REQUIRED TASK → Copy out the rows word for word, beginning at the line that has "As seen here" and going through the last line of the rows. Leave any pictures out of your copy.

EXCERPTED DATA →
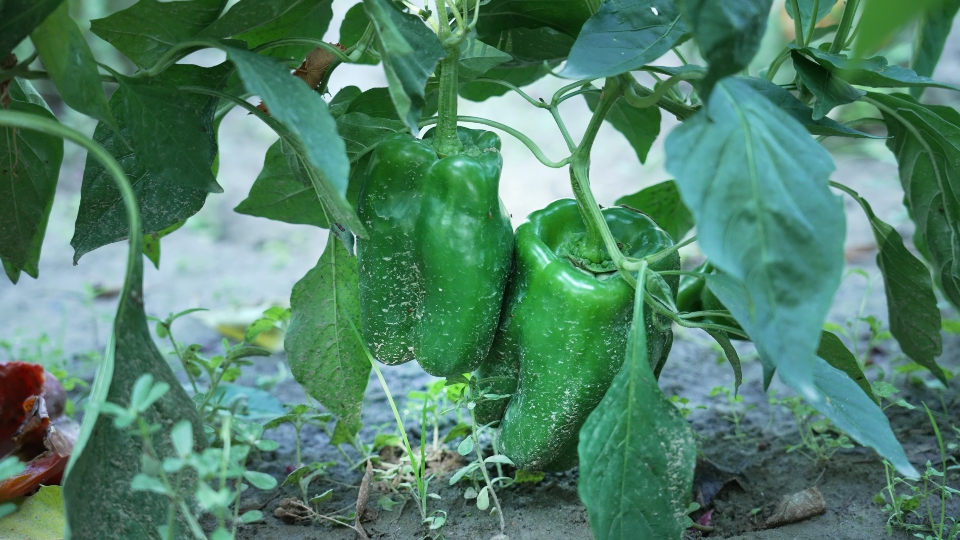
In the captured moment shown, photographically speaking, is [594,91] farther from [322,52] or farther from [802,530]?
[802,530]

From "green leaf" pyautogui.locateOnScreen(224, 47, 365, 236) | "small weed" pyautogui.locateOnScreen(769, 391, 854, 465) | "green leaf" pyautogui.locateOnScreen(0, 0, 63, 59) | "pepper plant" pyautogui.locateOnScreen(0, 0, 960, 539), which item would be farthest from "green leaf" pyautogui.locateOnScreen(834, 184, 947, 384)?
"green leaf" pyautogui.locateOnScreen(0, 0, 63, 59)

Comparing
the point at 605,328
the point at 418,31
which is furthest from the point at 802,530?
the point at 418,31

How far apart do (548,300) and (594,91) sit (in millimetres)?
389

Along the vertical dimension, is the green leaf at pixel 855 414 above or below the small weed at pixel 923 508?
above

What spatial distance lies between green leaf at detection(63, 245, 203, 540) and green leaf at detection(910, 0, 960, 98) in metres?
1.24

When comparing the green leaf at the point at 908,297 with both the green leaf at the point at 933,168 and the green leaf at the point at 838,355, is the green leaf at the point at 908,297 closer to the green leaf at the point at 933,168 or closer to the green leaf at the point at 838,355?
the green leaf at the point at 933,168

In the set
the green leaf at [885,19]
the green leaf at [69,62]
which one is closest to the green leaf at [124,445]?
the green leaf at [69,62]

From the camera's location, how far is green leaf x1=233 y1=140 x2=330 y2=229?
1148 millimetres

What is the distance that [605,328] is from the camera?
95 centimetres

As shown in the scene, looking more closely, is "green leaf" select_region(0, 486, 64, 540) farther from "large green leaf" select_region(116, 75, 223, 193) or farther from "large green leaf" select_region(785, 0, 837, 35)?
"large green leaf" select_region(785, 0, 837, 35)

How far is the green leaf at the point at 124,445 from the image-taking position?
69cm

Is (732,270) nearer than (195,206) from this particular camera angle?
Yes

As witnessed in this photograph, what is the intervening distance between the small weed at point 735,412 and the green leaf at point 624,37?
2.26ft

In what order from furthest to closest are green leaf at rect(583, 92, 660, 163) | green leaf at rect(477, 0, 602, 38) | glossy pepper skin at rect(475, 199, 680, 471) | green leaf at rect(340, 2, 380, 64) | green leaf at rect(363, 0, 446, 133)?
green leaf at rect(583, 92, 660, 163) → green leaf at rect(340, 2, 380, 64) → green leaf at rect(477, 0, 602, 38) → glossy pepper skin at rect(475, 199, 680, 471) → green leaf at rect(363, 0, 446, 133)
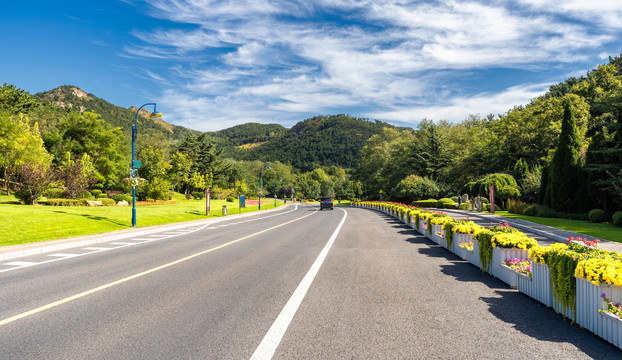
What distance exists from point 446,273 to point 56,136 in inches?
2262

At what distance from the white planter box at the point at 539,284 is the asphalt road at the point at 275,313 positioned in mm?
196

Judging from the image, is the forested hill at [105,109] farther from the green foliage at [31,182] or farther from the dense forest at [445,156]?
the green foliage at [31,182]

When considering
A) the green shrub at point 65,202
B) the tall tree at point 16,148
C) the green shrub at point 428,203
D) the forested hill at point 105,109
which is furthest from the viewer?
the forested hill at point 105,109

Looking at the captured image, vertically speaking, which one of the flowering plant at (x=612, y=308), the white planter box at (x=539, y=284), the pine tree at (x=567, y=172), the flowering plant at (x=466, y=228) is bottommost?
the white planter box at (x=539, y=284)

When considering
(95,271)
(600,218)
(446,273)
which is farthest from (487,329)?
(600,218)

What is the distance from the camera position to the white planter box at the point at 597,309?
4.11 m

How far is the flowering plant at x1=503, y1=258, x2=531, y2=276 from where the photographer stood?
6.75 m

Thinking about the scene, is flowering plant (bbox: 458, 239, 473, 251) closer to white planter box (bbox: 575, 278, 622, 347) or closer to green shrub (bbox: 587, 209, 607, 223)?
white planter box (bbox: 575, 278, 622, 347)

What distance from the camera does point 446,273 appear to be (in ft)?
27.7

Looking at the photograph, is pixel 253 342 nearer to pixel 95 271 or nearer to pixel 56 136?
pixel 95 271

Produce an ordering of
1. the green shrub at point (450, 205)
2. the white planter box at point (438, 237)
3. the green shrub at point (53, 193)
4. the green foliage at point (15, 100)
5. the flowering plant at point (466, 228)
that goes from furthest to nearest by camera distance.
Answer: the green foliage at point (15, 100), the green shrub at point (450, 205), the green shrub at point (53, 193), the white planter box at point (438, 237), the flowering plant at point (466, 228)

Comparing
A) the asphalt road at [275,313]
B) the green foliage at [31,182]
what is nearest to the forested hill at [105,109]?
the green foliage at [31,182]

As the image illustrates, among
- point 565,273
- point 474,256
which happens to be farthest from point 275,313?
point 474,256

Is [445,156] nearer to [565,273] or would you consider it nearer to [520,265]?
[520,265]
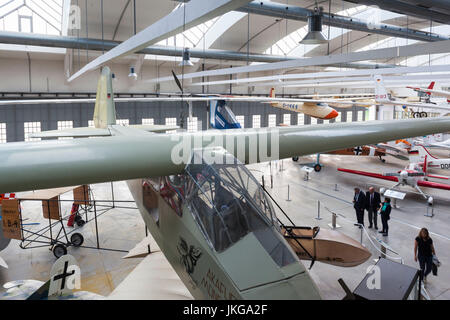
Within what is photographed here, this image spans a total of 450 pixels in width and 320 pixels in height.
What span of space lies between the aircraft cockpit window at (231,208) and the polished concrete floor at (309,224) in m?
3.75

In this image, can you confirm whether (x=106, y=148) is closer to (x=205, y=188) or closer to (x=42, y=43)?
(x=205, y=188)

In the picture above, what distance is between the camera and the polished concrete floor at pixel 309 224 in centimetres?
620

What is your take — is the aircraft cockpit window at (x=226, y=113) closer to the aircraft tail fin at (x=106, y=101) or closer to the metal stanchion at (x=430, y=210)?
the aircraft tail fin at (x=106, y=101)

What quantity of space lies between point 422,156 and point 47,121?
21.2 m

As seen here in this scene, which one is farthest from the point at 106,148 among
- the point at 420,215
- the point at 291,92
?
the point at 291,92

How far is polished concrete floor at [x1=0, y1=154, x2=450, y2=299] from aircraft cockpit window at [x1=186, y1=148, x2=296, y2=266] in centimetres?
375

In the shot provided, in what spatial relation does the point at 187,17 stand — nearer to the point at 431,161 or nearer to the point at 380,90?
the point at 431,161

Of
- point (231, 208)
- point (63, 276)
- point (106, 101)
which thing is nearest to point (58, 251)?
point (63, 276)

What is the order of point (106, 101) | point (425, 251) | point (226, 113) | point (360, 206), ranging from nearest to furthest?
point (425, 251), point (106, 101), point (360, 206), point (226, 113)

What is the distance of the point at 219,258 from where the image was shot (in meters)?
2.45

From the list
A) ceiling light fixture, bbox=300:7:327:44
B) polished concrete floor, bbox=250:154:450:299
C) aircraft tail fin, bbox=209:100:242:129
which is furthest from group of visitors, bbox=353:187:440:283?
aircraft tail fin, bbox=209:100:242:129

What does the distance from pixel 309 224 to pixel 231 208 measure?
273 inches

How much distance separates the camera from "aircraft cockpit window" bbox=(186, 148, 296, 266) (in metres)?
2.46

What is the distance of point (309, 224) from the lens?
29.2 ft
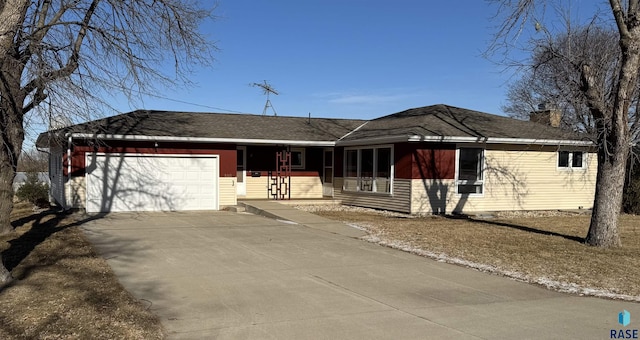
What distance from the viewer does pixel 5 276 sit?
689 cm

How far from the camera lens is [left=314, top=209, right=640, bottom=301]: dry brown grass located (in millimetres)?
8367

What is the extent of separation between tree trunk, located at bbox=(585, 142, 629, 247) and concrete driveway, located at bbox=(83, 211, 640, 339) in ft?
15.0

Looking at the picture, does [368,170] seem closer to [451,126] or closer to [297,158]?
[451,126]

TASK SOLUTION →
As seen here in this scene, which one is farthest from the point at 106,148 among
- the point at 420,215
- the point at 291,92
?
the point at 291,92

How far is polished concrete floor at [x1=0, y1=154, x2=450, y2=299] from aircraft cockpit window at [x1=186, y1=148, x2=296, y2=266] in centimetres?
375

In the shot provided, in what spatial relation does the point at 187,17 stand — nearer to the point at 431,161 or nearer to the point at 380,90?
the point at 431,161

Of
- point (231, 208)
- point (63, 276)
- point (106, 101)
which thing is nearest to point (58, 251)?
point (63, 276)

What is the order of point (106, 101) | point (425, 251) | point (226, 113) | point (360, 206), ranging from nearest to furthest?
point (425, 251), point (106, 101), point (360, 206), point (226, 113)

What is the distance of the point at 219,258 from where the image was shot (in meters)?
2.45

From the list
A) ceiling light fixture, bbox=300:7:327:44
B) polished concrete floor, bbox=250:154:450:299
C) aircraft tail fin, bbox=209:100:242:129
which is furthest from group of visitors, bbox=353:187:440:283?
aircraft tail fin, bbox=209:100:242:129

What does the distance from pixel 309 224 to pixel 231 208 measure?
273 inches

How much distance separates the camera from "aircraft cockpit window" bbox=(186, 148, 296, 266) (in metres)?
2.46

What is the distance of point (309, 224) from the lens?
29.2 ft
What distance from the viewer does pixel 5 276 sit?
689 cm

How far from the camera lens is [left=314, top=209, right=640, bottom=301]: dry brown grass located (in millimetres)?
8367

What is the extent of separation between tree trunk, located at bbox=(585, 142, 629, 247) and concrete driveway, located at bbox=(83, 211, 640, 339) in ft?
15.0

Looking at the picture, does [368,170] seem closer to [451,126] or closer to [297,158]?
[451,126]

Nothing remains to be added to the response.